Thursday, November 18, 2010

Google Code vs GitHub for hosting opensource projects

Cython is now considering options where to move the main (mercurial) repository, and Robert Bradshaw (one of the main Cython developers) has asked me about my experience with regards to Google Code and GitHub, since we use both with SymPy.

Google Code is older, and it was the first service that provided free (virtually unlimited) number of projects that you could easily and immediately setup. At that time (4 years ago?) that was something unheard of. However, the GitHub guys in the meantime not only made this available too, but also implemented features, that (as far as I know) no one offers at all, in particular hosting your own pages at your own domain (but at GitHub's servers, some examples are sympy.org and docs.sympy.org), commenting on git branches and pull requests before the code gets merged in (I am 100% convinced that this is the right approach, as opposed to comment on the code after it gets in), allow to easily fork the repository and it has simply more social features, that the Google Code doesn't have.

I believe that managing an opensource project is mainly a social activity, and GitHub's social features really make so many things easier. From this point of view, GitHub is clearly the best choice today.

I think there is only one (but potentially big) problem with GitHub, that its issue tracker is very bad, compared to the Google Code one. For that reason (and also because we already use it), we keep our issues at Google Code with SymPy.

The above are the main things to consider. Now there are some little things to keep in mind, that I will briefly touch below: Google Code doesn't support git and blocks access from Cuba and other countries, when you want to change the front page, you need to be an admin, while at GitHub I simply add push access to all sympy developers, so anyone just pushes a patch to this repository: https://github.com/sympy/sympy.github.com, and it automatically appears on our front page (sympy.org), with Google Code we had to write long pages (in our docs) about how to send patches, with GitHub we just say, send us a pull request, and point to: http://help.github.com/pull-requests/. In other words, GitHub takes care of teaching people how to use git and figure out how to send patches, and we can concentrate on reviewing the patches and pushing them in.

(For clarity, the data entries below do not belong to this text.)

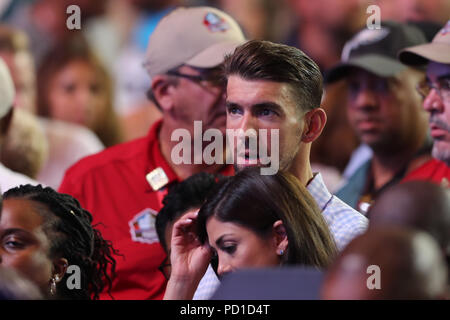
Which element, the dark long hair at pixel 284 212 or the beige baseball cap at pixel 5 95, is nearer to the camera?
the dark long hair at pixel 284 212

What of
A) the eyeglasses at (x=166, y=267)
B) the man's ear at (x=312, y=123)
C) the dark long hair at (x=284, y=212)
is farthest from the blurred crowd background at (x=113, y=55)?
the dark long hair at (x=284, y=212)

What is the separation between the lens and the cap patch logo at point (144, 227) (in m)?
4.22

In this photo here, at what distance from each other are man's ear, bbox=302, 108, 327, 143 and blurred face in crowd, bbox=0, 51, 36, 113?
317cm

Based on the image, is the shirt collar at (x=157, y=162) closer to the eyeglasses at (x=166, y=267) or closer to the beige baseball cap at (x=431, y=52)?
the eyeglasses at (x=166, y=267)

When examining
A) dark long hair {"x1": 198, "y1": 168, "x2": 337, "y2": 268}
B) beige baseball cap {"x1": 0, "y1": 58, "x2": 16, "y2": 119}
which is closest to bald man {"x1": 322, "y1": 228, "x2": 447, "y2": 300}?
dark long hair {"x1": 198, "y1": 168, "x2": 337, "y2": 268}

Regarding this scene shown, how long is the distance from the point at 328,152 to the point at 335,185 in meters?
0.61

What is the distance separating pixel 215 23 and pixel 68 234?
1639mm

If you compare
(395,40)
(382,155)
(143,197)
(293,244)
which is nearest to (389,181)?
(382,155)

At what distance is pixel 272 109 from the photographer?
3.42m

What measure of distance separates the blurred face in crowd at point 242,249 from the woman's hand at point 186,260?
0.22 metres

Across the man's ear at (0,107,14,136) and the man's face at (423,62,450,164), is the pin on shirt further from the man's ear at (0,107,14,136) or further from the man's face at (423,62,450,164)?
the man's face at (423,62,450,164)

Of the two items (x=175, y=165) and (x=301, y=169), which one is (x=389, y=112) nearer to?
(x=175, y=165)

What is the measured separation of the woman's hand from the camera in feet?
10.9

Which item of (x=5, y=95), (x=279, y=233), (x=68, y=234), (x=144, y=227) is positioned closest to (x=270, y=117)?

Wikipages at github are maintained in git, and they provide the webfrontend to it as opensource, so there is no vendor lock-in. Anyone with github account can modify our wiki pages, while the Google Code pages can only be modified by people that I add to the Google Code project, which forced us to install mediawiki on my linode server (hosted at linode.com, which by the way is an excellent VPS hosting service, that I have been using for couple of years already and I can fully recommend it), and I had to manage it all the time, and now we are moving our pages to the github wiki, so that I have one less thing to worry about.

So as you can see, I, as admin, have less things to worry about, as github manages everything for me now, while with Google Code, I had to manage lots of things on my linodes.

One other thing to consider is that GitHub is only for git, but they also provide svn and hg access (both push and pull, they translate the repository automatically between git and svn/hg), I never really used it much, so I don't know how stable this is. As I wrote before, I think that git is the best tool now for maintaining a project, and I think that github is now the best choice to host it (except the issue tracker, where Google Code is better).